I have worked in the quality profession for 35 years since I finished my apprenticeship with Petter Diesels in Staines, UK. I have covered nearly all aspects of quality control and quality assurance in the automotive and defence industries. I have worked in and set up calibration laboratories, raw material inspection, assembly line, machine shop and final assembly and test inspection.
For the past thirty years, I have worked in the light and heavy rail industry. Most recently, I have worked on the installation of new signalling systems on the London Underground for the Jubilee and Northern Lines, Crossrail and, now, Network Rail, working on the cost of poor quality.
Over the past 20 years, I have seen the word ‘competency’ become more popular in the workplace, particularly with reference to how a person can demonstrate competence at work.
Competency is defined as ‘the ability to do something successfully and efficiently’. Competency can be at a corporate level and at an individual level. Corporate competency from a quality perspective is usually recognised as gaining ISO 9001:2015 certification.

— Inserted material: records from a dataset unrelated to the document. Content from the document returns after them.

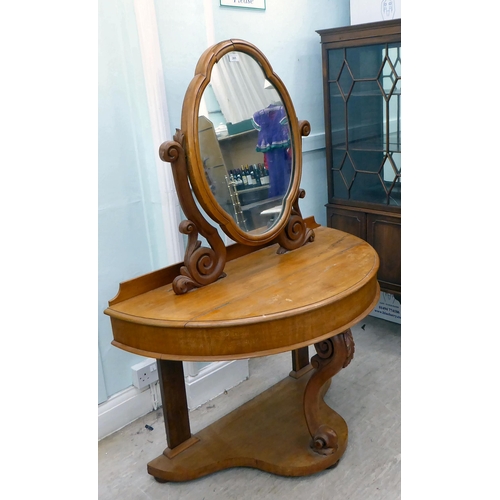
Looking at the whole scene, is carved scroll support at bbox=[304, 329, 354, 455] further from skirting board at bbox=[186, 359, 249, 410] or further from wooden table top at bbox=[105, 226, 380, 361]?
skirting board at bbox=[186, 359, 249, 410]

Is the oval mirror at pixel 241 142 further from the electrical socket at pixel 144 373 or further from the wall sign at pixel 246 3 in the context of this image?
the electrical socket at pixel 144 373

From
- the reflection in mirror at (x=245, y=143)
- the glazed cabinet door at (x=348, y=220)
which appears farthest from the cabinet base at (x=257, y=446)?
the glazed cabinet door at (x=348, y=220)

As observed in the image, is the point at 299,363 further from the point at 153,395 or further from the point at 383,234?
the point at 383,234

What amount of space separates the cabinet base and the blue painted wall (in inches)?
17.0

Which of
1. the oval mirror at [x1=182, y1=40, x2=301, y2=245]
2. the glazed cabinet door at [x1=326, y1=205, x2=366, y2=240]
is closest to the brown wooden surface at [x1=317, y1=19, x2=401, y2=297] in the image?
the glazed cabinet door at [x1=326, y1=205, x2=366, y2=240]

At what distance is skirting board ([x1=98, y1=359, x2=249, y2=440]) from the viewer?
6.88ft

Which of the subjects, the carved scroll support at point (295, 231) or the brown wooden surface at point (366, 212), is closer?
the carved scroll support at point (295, 231)

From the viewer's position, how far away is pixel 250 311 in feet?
4.60

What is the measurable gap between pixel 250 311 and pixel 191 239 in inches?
13.3

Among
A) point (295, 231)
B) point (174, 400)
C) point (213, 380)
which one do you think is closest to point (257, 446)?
point (174, 400)

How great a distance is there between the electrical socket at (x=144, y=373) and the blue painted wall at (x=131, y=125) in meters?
0.04

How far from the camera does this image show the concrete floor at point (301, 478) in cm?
176

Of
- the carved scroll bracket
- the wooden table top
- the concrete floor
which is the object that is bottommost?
the concrete floor

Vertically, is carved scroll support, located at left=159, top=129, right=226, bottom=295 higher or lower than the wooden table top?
higher
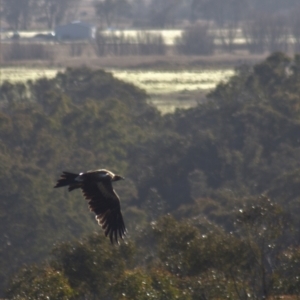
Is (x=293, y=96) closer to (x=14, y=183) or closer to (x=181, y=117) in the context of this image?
(x=181, y=117)

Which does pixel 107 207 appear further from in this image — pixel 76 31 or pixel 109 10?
pixel 109 10

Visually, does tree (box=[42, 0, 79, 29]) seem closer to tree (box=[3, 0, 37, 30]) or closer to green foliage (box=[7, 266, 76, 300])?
tree (box=[3, 0, 37, 30])

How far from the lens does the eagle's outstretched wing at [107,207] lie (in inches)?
570

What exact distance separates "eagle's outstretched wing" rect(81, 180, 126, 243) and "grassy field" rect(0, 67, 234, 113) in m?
36.9

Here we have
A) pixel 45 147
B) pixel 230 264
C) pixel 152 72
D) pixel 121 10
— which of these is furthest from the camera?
pixel 121 10

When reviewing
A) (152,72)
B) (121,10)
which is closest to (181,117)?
(152,72)

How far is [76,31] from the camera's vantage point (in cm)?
9106

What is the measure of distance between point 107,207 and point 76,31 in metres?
77.5

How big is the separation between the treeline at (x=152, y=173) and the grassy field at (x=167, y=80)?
6.49 m

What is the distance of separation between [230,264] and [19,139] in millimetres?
21877

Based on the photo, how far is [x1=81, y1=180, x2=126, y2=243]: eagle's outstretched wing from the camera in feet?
47.5

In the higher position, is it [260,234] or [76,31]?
[260,234]

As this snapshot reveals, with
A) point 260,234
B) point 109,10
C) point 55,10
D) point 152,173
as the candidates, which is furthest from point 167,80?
point 55,10

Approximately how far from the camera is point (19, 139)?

A lack of corporate competency can cause health and safety problems within the work environment and can also lead to poor quality. This could lead to fatalities or rework which will cost the company money, and possibly their reputation.
The Boeing 737 Max 8 aircraft failed essentially due to insufficient software testing and the company being allowed to self-assure by the Federal Aviation Administration (FAA). No independent checks were carried out – checks that may have identified the issue with the automated stall-prevention system (ASPS). This has now caused severe damage to Boeing’s reputation and loss of sales.
The way an employee’s competency is assessed is also important. Competency can be evaluated by understanding the requirements defined for a role, through competency-based interviews, looking at what happens to an employee under stress, asking why some people are better at the same task than others, and looking at how competency is affected by external influences such as data and instrumentation, illness and work life balance.
Competencies can be taught through practical demonstrations and assessed by visual examination, while others may require years of training, mentoring and exams and other through degrees, postgraduate routes and a track record of achievement.
Health, wellbeing and competence
On 15 January 2009, Chesley Sullenberger and his co-pilot Jeff Skiles flew an Airbus A320-214 out of New York City’s LaGuardia airport. They suffered a double engine failure after hitting a flock of Canada Geese. Sullenberger took some time to evaluate the situation and made the decision to make a water landing in the Hudson river – the first successful water landing.
Sullenberger had been flying for 40 years and had nearly 20,000 hours flying experience. He had spent his early years as a US Fighter pilot and was also an air accident investigator. His skill, knowledge and level head knew that they could not make a safe landing at the airport. His reflective thinking time made the difference between life and death for all the 155 passengers and five crew.
In contrast to the Hudson River landing, a District Line train failed to stop at the buffers at Richmond station on 18 September 1987. The driver was found to be under the influence of recreational drugs. Stress, fatigue, depression, long-term medical problems or drugs and alcohol abuse can all affect an employee’s competency.
The incident resulted in the publication of the Transport and Works Act 1992 and the London Underground Alcohol and Drugs Standards, which set out the reasons for drug testing employees. Drugs and alcohol testing were initially used on safety critical staff or staff holding safety critical licences, although many engineers working on site have been randomly tested. A positive result usually results in instant dismissal.
Fatigue, as defined by the UK’s Office of Rail and Road (ORR) in their Managing Rail Staff Fatigue (2012) document is: “a state of perceived weariness that can result from prolonged working, heavy workload, insufficient rest and inadequate sleep”.
Fatigue was concluded to be the primary cause of the Clapham Junction train crash outside of London on 12 December 1988. Staff may also worry about changes to their company, personal finances, domestic life, elderly parents or relationship issues. Many companies now provide mental first aiders and confidential help lines to support their employees.
Ideally, skills and competencies should be assessed regularly, particularly if there has been a change to processes or legislation. The cost of poor quality should also be a measure that all companies actively manage, and then look to implement corrective action based on the findings of this analysis.